Xiong Weirui, Wang Jiaxin, Li Jiayi
School of Educational Science, Chongqing Normal University, Chongqing, China.
PLoS One. 2025 May 27;20(5):e0324991. doi: 10.1371/journal.pone.0324991. eCollection 2025.
This study aims to explore the unconscious relationship between moral concepts and the spatial dimension of size, as well as to examine whether the unknown size of a room influences participants' moral cognitive judgments within the framework of embodied cognition. Study 1 and Study 2 investigate participants' unconscious biases.
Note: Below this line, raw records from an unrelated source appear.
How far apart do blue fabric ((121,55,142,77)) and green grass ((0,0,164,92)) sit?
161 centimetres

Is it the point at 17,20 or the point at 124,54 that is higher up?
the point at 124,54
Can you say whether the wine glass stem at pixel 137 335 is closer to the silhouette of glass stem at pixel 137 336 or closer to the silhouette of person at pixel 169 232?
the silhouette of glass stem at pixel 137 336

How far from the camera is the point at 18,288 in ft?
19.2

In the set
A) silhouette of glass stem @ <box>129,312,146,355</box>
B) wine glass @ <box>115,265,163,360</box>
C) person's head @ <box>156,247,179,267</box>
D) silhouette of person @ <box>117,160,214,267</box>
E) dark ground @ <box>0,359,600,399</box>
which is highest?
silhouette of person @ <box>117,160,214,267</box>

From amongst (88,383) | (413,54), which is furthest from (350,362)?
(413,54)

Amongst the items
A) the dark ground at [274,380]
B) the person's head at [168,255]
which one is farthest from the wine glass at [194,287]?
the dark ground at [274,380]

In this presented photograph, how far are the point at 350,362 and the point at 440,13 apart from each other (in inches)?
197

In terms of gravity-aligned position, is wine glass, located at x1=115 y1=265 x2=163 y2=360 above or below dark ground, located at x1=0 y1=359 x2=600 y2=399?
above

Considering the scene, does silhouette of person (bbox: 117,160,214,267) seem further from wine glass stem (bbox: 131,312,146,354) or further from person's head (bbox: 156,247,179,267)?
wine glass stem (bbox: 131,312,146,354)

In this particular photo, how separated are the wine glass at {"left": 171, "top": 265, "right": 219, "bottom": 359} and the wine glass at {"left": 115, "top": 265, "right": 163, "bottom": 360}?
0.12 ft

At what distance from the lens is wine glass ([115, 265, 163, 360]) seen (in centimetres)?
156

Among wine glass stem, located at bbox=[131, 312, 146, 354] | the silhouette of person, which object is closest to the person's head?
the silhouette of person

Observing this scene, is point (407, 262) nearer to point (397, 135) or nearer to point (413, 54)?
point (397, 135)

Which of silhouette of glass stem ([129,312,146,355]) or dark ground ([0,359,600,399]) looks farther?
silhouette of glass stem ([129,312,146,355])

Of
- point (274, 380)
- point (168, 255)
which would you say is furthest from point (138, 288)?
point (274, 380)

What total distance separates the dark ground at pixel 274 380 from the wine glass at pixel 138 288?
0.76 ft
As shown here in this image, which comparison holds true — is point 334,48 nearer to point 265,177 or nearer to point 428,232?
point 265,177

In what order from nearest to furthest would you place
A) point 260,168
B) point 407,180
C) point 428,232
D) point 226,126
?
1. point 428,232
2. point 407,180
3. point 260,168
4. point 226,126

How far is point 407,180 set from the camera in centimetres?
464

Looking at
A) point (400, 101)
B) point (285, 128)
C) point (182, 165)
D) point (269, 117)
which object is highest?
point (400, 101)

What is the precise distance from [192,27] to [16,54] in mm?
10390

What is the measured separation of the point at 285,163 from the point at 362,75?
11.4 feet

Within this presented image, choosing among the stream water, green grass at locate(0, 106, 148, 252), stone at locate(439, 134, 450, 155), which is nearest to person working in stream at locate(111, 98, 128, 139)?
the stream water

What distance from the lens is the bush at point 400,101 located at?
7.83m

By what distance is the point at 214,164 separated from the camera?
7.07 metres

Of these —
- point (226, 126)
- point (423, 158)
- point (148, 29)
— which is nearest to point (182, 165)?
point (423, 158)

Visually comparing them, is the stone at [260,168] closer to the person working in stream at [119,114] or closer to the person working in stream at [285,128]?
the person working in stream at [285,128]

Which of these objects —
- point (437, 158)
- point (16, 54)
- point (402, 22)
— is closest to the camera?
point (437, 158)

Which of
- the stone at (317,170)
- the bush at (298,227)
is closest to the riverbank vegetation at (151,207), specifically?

Specifically, participants exhibited faster response times when judging moral concepts presented in large fonts and sizes and immoral concepts presented in small fonts and sizes, compared to when moral concepts were presented in small fonts and sizes and immoral concepts in large fonts and sizes. Study 3 employed a moral dilemma task, revealing that participants placed in a large room evaluated characters in a story more morally under the embodiment effect than those in a small room. Collectively, these three studies demonstrate that the unconscious psychological relationship between moral concepts and the spatial dimension of size influences individuals' abstract moral judgments under embodied cognition.
本研究旨在探讨道德概念与大小空间维度之间的无意识关系,并检验在具身认知框架下,房间未知大小是否会影响参与者的道德认知判断。研究1和研究2调查了参与者的无意识偏见。具体而言,与以小字体和小尺寸呈现道德概念、以大字体和大尺寸呈现不道德概念相比,当以大字体和大尺寸呈现道德概念、以小字体和小尺寸呈现不道德概念时,参与者的反应时间更快。研究3采用了道德困境任务,结果显示,在具身效应下,处于大房间的参与者比处于小房间的参与者在道德层面上对故事中的人物评价更高。这三项研究共同表明,道德概念与大小空间维度之间的无意识心理关系在具身认知下会影响个体的抽象道德判断。